** CONSIGNE DONNÉE 1 **
Compte les lignes des enregistrements qui contiennent le mot "sleeve", en respectant les majuscules et les minuscules. Donne uniquement ce nombre.

** EXTRAIT DU TEXTE **
########

Des
œillères ou un farouche refus d’admettre
l’évidence sont indispensables pour continuer à ne pas
saisir dans toute sa dimension la crise de la dette européenne, et
prétendre en exclure la composante privée qui est portée
par le système bancaire. De nombreux analystes et journalistes
financiers – généralement anglo-saxons – ne font
pas preuve de la même cécité et considèrent que
des défauts sur la dette publique sont à terme
inévitables, expliquant qu’il est indispensable pour régler
la crise globale de s’attaquer au problème que
représentent les banques, ce sommet de l’iceberg du
système financier.
On
avait déjà remarqué comment le projet européen de
transposition de la réglementation du Comité de Bâle,
destinée à renforcer les fonds propres des banques, faisait
preuve d’une incontestable souplesse sur le point très sensible
des obligations convertibles, dont les bilans des banques européennes
sont farcis. Leur permettant de continuer à utiliser ce moyen commode
pour durcir leur capital en émettant tout simplement de la
dette (convertissable dans certaines conditions, et c’est
là tout le problème) !

########

** CONSIGNE DONNÉE 2 **
Relève, dans l'ordre où ils apparaissent, tous les mots du texte sur la crise de la dette européenne qui commencent par les lettres « in ».

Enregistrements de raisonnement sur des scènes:
########

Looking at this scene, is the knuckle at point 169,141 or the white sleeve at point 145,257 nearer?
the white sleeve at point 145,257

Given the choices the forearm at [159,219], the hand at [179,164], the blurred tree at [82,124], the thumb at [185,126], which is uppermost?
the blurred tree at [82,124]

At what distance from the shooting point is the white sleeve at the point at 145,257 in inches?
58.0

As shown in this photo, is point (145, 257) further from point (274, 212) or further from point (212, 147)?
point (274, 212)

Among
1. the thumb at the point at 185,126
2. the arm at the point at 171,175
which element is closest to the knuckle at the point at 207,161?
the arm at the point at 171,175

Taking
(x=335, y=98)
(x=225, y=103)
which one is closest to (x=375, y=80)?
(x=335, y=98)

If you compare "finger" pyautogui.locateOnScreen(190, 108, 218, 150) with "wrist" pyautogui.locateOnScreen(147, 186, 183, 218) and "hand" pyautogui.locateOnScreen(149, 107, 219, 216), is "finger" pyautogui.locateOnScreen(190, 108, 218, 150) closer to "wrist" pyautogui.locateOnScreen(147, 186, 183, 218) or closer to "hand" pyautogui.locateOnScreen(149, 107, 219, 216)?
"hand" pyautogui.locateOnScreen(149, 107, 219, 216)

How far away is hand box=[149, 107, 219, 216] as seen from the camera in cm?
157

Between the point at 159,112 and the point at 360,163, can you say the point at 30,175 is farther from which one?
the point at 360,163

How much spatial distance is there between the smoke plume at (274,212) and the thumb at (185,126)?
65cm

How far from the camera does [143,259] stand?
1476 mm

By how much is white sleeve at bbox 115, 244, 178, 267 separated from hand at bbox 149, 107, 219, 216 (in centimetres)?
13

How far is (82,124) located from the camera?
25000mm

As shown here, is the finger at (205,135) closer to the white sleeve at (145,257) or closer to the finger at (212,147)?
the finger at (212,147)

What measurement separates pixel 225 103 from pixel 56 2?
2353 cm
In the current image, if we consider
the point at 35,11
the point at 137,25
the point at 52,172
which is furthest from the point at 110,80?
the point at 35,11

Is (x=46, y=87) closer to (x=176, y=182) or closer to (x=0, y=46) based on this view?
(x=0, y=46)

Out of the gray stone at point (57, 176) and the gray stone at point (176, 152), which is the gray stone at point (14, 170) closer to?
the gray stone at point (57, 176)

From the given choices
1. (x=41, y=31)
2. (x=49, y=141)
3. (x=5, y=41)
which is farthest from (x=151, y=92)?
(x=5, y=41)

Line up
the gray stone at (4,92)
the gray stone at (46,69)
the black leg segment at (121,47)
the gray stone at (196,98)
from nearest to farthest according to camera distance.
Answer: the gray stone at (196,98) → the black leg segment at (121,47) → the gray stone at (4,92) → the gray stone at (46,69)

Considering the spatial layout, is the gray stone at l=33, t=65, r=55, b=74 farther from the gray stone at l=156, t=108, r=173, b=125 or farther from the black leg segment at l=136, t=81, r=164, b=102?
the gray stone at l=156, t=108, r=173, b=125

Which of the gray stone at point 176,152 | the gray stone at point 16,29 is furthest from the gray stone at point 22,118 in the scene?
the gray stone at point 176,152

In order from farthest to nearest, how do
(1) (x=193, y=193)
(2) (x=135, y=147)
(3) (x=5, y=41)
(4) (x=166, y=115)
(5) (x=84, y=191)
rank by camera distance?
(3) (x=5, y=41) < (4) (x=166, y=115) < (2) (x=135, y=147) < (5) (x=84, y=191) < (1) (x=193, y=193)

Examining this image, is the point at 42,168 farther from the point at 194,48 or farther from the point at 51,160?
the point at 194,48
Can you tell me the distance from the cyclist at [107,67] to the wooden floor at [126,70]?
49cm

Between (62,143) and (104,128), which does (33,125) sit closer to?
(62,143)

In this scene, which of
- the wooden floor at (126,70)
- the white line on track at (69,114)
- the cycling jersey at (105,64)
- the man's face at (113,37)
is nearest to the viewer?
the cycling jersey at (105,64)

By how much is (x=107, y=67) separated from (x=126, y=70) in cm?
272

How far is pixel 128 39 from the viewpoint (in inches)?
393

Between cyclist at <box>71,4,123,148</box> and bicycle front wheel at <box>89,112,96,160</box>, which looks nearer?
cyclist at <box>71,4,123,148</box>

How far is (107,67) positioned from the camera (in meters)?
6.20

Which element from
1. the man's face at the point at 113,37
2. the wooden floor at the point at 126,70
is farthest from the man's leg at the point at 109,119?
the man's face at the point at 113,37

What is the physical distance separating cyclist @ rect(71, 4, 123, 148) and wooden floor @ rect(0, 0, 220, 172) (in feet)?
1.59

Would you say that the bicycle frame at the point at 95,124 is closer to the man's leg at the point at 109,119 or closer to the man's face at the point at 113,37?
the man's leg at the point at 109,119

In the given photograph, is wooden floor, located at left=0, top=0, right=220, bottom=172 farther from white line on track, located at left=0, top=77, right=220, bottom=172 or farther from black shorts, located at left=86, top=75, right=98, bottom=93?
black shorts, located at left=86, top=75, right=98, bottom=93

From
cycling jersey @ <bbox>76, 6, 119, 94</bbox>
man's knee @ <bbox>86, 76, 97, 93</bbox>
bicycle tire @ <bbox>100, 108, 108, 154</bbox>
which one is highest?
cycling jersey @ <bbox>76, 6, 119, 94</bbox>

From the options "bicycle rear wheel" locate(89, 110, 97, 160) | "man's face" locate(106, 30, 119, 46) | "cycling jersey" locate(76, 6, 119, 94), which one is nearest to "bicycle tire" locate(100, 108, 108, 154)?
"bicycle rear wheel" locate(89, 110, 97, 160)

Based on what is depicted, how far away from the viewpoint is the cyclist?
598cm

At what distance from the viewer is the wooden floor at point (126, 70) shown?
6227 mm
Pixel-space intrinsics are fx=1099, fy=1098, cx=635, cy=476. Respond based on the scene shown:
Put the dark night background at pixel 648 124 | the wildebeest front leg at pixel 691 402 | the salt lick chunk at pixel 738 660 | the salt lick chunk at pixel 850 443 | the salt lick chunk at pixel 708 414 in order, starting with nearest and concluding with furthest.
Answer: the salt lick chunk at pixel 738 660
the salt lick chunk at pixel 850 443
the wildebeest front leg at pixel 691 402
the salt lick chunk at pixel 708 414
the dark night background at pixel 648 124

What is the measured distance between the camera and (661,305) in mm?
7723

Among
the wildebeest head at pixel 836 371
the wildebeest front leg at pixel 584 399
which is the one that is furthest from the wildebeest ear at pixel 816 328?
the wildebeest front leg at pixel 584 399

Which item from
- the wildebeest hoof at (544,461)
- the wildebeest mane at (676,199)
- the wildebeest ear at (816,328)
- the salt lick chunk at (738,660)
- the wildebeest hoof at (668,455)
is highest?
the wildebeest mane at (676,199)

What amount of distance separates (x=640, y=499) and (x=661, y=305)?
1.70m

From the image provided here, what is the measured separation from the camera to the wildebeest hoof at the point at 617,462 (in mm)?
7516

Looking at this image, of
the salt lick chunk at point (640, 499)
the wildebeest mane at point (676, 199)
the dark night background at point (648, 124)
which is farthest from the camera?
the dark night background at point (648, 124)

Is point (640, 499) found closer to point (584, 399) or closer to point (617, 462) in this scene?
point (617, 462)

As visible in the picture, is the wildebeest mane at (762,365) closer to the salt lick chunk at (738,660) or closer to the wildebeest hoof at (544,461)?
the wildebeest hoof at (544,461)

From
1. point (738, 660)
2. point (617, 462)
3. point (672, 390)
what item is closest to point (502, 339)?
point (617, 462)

########

** RÉPONSE RÉDIGÉE 1 **
5

** RÉPONSE RÉDIGÉE 2 **
indispensables, inévitables, indispensable, incontestable